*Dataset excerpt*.

• • •

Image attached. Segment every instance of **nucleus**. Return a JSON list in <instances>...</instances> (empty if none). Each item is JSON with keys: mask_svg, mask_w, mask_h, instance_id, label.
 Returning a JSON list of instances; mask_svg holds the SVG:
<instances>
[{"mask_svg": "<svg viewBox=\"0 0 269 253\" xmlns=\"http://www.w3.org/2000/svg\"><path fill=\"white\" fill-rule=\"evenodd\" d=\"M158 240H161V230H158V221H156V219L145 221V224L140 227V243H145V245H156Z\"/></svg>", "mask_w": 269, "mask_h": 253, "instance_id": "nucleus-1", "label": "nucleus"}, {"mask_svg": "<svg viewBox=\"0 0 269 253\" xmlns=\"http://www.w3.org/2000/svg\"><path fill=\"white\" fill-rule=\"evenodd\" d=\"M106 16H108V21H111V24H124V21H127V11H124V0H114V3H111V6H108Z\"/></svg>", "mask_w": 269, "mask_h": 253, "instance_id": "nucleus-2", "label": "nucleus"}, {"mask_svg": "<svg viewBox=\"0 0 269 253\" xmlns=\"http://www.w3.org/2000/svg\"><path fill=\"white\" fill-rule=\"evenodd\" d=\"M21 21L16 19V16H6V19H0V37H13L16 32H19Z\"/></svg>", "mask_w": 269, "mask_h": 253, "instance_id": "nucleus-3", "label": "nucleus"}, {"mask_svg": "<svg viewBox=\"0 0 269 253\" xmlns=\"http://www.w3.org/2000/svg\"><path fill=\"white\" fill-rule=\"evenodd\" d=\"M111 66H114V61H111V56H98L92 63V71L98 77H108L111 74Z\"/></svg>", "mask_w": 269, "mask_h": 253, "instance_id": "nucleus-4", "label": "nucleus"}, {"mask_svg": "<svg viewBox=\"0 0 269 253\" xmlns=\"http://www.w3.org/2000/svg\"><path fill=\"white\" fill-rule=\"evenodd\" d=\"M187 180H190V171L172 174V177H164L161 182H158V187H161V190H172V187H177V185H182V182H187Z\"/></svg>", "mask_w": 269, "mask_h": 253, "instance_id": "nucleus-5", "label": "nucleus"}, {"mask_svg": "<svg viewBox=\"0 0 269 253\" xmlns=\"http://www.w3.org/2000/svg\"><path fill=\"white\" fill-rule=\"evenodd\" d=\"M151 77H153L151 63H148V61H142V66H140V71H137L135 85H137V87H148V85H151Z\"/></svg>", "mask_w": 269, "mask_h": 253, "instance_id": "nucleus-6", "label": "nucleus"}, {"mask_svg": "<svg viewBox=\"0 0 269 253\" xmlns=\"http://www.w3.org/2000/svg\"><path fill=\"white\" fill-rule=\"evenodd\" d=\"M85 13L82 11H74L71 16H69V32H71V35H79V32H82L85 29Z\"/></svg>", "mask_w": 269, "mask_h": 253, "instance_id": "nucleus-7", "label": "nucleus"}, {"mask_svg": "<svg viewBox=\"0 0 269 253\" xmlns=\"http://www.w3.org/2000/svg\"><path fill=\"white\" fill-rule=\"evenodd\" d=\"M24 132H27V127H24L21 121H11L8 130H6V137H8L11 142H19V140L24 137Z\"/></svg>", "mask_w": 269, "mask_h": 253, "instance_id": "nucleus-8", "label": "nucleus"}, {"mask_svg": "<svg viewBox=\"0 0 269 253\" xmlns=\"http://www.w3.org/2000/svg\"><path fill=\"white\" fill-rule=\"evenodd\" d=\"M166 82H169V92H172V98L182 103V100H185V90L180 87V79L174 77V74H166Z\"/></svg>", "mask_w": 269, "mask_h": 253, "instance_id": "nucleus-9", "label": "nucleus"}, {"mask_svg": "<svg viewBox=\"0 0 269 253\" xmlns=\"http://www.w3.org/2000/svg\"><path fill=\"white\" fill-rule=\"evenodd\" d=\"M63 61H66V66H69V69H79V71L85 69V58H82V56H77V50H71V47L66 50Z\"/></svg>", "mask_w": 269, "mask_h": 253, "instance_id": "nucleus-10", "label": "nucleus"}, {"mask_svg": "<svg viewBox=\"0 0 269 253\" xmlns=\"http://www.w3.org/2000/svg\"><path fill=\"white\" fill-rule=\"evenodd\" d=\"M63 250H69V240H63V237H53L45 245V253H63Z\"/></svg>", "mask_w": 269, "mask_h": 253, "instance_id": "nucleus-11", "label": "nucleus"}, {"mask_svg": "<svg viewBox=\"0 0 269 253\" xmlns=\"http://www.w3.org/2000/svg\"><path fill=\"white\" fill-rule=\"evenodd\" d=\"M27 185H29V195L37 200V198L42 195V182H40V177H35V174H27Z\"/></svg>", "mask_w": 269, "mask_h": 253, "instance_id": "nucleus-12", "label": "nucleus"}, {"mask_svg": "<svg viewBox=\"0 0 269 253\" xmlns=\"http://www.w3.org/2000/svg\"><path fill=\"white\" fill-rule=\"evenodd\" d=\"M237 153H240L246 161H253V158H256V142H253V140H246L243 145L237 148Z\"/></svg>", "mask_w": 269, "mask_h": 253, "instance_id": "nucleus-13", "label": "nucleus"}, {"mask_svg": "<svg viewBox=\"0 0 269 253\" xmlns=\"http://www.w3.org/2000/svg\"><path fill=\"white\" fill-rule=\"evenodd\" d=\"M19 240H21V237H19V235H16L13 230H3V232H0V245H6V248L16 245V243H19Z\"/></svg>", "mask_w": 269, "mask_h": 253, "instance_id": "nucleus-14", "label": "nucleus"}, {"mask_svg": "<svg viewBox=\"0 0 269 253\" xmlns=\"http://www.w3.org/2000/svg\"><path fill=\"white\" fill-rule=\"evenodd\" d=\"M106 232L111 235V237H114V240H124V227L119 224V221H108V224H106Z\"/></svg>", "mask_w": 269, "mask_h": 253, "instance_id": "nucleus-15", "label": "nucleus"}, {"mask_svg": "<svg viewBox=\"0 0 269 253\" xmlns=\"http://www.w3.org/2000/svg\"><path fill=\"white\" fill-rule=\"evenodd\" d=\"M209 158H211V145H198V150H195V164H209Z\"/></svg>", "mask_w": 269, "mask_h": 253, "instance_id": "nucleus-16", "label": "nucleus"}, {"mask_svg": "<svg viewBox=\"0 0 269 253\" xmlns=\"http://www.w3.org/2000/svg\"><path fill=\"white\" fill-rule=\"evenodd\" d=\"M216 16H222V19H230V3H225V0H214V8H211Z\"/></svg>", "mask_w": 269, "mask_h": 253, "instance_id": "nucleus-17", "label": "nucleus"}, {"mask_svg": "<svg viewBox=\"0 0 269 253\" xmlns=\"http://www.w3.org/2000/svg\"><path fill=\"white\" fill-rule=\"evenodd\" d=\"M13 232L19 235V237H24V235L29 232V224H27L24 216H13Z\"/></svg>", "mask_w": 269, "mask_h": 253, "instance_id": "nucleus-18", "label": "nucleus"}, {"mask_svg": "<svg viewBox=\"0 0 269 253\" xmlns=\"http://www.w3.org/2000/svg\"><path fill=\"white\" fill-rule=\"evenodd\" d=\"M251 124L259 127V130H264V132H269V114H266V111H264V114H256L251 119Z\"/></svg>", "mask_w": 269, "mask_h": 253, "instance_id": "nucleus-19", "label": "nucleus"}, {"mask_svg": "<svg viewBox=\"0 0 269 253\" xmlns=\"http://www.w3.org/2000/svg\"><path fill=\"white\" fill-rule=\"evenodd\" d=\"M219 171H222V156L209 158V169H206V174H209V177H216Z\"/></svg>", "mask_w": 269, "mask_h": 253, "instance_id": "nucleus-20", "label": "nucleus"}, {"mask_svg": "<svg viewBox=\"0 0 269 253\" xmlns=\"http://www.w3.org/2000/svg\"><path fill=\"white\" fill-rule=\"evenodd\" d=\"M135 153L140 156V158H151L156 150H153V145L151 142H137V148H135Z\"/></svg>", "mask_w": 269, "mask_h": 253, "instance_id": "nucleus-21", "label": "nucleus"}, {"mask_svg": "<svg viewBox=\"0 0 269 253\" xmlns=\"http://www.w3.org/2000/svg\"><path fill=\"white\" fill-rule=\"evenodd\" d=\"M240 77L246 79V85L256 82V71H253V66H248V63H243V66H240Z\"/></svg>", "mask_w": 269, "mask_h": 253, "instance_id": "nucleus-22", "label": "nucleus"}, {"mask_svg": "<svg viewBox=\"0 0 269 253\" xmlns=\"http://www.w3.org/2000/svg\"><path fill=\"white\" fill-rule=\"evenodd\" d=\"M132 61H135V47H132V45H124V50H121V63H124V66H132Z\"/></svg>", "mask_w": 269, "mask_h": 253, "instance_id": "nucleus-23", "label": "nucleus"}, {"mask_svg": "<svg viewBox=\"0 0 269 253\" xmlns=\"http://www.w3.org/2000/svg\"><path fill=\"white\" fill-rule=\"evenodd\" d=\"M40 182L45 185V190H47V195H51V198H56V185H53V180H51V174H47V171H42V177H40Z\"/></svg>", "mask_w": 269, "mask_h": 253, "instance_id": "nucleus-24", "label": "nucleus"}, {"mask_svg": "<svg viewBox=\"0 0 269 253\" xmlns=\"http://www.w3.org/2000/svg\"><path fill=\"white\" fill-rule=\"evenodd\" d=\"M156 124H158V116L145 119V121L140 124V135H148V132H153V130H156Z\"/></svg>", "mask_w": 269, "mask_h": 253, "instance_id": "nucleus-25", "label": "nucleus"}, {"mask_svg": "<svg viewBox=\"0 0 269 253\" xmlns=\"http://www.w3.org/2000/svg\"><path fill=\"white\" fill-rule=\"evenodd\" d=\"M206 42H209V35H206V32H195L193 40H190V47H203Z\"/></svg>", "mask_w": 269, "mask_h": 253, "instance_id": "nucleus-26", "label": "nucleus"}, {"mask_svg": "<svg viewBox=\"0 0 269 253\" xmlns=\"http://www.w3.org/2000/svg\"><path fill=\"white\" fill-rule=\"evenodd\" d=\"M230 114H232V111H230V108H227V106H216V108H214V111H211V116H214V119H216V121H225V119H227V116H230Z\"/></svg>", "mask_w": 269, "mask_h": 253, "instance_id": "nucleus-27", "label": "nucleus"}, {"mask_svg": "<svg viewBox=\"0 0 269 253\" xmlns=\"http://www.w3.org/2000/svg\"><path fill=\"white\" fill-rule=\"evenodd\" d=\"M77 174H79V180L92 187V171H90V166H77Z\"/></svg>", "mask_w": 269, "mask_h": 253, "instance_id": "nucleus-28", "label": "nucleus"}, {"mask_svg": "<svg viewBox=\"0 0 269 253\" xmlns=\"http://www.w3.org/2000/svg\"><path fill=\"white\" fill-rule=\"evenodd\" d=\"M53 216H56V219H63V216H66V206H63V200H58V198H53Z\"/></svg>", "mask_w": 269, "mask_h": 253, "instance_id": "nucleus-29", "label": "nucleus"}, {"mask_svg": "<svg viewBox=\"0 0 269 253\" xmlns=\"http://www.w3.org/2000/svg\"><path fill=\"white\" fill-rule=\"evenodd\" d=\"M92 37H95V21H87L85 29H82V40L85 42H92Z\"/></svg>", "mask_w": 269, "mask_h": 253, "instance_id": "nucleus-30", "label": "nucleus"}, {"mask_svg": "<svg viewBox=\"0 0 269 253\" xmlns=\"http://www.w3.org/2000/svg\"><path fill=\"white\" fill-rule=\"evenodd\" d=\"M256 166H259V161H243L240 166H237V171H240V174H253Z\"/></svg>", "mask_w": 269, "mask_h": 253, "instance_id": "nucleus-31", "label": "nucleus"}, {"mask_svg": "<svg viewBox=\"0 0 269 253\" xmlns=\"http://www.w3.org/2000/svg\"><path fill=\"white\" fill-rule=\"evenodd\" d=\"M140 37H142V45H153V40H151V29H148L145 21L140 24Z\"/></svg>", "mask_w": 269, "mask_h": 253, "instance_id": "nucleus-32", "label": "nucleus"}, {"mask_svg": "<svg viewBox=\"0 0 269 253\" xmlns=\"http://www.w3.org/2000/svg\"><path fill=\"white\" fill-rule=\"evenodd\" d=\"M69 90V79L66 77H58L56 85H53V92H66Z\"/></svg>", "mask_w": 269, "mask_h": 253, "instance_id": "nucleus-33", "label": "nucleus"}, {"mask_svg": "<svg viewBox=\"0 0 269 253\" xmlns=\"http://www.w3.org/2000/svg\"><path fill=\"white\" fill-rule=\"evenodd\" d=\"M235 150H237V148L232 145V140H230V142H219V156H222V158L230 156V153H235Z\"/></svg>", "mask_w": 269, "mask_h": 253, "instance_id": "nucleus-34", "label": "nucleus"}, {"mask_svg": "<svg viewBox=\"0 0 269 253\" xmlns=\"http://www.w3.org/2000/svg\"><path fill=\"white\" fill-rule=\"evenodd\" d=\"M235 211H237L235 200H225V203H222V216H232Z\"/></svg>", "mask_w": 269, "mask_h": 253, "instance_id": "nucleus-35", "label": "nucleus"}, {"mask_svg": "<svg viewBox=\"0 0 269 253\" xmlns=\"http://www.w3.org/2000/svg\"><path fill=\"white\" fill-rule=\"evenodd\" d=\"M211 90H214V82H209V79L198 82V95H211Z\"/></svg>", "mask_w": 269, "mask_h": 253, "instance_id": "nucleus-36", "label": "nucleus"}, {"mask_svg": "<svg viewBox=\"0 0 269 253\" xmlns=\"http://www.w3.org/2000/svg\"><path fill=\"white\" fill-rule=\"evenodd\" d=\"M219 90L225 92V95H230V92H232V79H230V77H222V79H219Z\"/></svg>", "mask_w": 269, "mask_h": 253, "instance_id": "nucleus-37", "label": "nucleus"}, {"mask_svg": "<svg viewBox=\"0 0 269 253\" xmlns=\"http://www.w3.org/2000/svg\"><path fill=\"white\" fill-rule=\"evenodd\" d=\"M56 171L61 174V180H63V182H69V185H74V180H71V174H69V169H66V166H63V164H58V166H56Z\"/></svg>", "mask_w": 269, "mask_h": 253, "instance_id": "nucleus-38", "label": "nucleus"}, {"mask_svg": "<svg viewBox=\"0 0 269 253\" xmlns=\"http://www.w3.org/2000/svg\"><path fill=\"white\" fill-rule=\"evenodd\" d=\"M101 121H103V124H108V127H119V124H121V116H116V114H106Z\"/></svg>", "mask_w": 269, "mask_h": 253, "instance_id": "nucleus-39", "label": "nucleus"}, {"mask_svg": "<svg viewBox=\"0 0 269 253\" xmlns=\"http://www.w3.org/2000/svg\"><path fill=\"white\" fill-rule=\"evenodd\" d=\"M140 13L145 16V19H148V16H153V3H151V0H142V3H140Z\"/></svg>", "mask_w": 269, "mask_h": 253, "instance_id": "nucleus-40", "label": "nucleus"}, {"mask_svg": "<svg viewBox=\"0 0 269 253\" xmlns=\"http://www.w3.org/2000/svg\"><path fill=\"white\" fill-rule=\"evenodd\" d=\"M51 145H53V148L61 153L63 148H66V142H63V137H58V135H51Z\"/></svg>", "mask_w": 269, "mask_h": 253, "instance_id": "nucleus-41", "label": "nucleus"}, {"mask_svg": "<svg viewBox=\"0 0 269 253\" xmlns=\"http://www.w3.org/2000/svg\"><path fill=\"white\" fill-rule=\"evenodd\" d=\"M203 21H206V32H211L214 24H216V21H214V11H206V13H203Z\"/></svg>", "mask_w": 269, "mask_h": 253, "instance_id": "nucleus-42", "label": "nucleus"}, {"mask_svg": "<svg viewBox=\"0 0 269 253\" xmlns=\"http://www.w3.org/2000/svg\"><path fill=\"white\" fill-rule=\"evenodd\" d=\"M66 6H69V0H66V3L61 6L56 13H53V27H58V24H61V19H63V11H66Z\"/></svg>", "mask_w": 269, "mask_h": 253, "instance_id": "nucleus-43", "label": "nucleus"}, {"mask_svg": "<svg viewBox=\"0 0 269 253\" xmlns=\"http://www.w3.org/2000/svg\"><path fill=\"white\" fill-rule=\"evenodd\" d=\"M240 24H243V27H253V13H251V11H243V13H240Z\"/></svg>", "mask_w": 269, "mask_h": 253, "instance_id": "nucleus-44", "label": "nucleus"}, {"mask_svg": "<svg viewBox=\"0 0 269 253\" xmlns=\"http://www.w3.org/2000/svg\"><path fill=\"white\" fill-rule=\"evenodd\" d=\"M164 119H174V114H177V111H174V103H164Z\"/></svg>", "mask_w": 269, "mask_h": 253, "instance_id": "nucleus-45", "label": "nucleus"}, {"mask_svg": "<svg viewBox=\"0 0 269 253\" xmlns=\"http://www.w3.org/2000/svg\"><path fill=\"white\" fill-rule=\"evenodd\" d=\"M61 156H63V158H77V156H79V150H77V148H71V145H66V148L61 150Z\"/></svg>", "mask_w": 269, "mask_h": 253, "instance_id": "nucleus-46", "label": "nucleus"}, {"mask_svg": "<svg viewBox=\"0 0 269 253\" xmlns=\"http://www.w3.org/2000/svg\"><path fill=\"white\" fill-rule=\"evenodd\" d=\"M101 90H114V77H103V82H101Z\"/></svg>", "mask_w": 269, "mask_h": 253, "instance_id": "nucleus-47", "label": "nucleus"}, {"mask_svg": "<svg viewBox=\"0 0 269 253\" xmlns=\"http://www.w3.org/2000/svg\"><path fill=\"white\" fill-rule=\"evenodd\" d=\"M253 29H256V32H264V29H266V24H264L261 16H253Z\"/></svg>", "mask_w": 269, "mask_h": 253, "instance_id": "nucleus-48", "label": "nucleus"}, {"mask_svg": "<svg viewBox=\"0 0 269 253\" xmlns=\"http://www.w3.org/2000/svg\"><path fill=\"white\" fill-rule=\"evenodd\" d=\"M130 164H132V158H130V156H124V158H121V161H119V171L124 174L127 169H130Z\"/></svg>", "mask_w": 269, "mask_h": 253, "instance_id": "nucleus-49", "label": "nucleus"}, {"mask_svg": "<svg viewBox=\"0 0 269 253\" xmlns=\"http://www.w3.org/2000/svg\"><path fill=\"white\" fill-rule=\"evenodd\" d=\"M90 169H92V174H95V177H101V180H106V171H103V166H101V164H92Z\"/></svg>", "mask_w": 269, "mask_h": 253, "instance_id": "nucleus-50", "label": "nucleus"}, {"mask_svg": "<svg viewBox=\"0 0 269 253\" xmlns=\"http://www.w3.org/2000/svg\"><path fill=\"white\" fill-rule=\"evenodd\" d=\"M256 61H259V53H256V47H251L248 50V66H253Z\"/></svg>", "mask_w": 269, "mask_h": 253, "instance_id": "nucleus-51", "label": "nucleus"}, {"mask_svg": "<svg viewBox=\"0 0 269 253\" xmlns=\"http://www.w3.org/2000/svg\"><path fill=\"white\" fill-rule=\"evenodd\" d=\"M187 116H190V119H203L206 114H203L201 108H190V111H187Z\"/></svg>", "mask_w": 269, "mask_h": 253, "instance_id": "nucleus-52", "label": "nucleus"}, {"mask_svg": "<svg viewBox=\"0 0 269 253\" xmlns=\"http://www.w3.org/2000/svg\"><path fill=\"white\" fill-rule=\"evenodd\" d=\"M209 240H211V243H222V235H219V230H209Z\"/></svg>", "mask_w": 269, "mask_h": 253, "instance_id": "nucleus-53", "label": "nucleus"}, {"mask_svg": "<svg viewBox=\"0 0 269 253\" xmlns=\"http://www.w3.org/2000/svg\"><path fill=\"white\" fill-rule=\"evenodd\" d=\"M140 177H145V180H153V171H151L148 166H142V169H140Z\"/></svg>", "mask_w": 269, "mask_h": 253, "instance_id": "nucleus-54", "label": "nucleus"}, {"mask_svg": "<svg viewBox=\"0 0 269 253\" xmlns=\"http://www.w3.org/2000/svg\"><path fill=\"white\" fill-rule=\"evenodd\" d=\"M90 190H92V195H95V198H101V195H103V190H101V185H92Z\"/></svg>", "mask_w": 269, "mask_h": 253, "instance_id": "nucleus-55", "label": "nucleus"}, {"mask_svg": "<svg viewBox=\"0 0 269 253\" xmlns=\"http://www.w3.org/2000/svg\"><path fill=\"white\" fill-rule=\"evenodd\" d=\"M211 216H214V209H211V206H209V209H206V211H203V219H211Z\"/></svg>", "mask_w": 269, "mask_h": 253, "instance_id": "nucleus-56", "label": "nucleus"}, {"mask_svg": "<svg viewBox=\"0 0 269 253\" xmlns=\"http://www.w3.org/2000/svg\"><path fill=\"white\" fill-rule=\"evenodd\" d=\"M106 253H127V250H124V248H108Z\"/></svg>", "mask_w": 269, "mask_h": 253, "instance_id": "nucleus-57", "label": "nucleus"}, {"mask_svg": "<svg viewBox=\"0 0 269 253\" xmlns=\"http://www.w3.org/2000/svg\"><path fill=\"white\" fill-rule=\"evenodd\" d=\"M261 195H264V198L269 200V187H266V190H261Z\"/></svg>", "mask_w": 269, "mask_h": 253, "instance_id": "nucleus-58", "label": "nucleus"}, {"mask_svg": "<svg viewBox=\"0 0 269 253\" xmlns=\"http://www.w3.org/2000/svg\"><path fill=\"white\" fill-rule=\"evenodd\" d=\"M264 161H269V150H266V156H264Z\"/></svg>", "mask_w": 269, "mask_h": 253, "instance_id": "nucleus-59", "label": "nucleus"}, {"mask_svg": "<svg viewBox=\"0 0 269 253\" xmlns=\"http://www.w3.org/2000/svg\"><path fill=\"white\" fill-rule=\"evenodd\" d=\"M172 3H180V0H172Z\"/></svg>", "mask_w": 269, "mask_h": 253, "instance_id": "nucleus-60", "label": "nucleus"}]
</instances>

• • •

*Exercise*. How many lines in the items above contain the string "JSON"? Matches must have the same case. Reply with the number only.

*Answer to the exercise*. 2